7. Making Player Corrections

Substitute or wait for a break in the action to make individual player corrections. Do not waste other players’ time to correct one play. However, if the entire team can benefit from the correction then stop the action and point out the mistake. Do not stop the action for repeated mistakes, wait for a break in the action or substitute. Whenever possible, point out positive plays and efforts rather than mistakes. 

8. Modify the Scoring Values for Emphasis

In order to achieve what you are emphasizing in a scrimmage, modify scoring or award bonus points.

For examples: To emphasize post play, credit a team with a point every time the post touches the ball or a shot made by a post worth 2 points all other made shots 1 point. To emphasize offensive rebounding give two points for a putback or rebound shot all other made shots 1 point.

You can also incorporate "Defensive Stops" into scoring. In order for a basket to count, it must be followed by a defensive stop. This prevents teams from just trading baskets, and emphasizes the importance of making defensive stops.

9. Player Evaluation

Use scrimmages to test or determine a player's competiveness, leadership and determination. Mismatch the desired player with four of the least skilled players and observe their reactions. Do they take on the challenge, or do they complain and give up and just go through the motions?

Note: To encourage hustle, on jump balls, the first player to dive for loose ball gets it or give it to the defense.

10. Situation Scrimmages & Clock Management

Use the clock and scoreboard to simulate various end of game situations both offensively and defensively. End of game situations become paramount at the end of season when winning or losing can determine a team's playoff and championship hopes. Scenarios can be created by adjusting time, score, out of bounds location, ball possession, and time outs.
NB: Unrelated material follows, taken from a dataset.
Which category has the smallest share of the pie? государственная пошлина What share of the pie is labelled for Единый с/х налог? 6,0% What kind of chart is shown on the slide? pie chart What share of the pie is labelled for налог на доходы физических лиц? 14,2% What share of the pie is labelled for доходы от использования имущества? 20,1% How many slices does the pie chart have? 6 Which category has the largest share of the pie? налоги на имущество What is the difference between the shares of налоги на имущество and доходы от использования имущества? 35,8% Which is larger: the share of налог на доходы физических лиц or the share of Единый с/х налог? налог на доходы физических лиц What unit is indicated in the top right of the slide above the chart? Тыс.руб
For examples:

3-6 seconds on the clock, down 2 points and ball out of bounds in the back court.
Game tied with 25 seconds on the clock, opponents with ball out of bounds on the sideline and 1 timeout.
Three minutes to play up 10 shooting a 1-and-1 free throw situation with 2 timeouts remaining.

NOTE: Situation scrimmaging does not only increases players' intelligence and aptitude for end of game situations, but, in the process, increases their confidence and confidence breeds success.